Problem statement
Which of the lines below include the word "States"? Pull each one out.
§ §
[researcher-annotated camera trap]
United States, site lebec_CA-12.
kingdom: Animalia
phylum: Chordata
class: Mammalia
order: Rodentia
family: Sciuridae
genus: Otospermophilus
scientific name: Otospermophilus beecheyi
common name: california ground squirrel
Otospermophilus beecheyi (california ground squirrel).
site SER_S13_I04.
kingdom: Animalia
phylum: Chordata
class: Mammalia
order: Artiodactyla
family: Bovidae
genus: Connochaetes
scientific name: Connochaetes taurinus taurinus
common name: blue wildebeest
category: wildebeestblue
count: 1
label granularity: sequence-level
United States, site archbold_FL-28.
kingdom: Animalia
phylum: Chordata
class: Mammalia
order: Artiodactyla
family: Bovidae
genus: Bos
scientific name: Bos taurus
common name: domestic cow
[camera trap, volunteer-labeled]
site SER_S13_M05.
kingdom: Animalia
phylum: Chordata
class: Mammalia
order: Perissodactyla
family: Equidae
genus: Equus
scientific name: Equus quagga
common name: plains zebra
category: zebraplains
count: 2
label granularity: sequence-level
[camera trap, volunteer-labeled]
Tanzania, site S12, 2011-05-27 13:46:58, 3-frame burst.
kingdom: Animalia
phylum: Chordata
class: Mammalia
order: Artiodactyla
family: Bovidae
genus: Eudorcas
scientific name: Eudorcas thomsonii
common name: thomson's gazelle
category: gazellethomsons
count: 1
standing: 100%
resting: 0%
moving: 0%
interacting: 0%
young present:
§ §
Exercise result
United States, site lebec_CA-12.
United States, site archbold_FL-28.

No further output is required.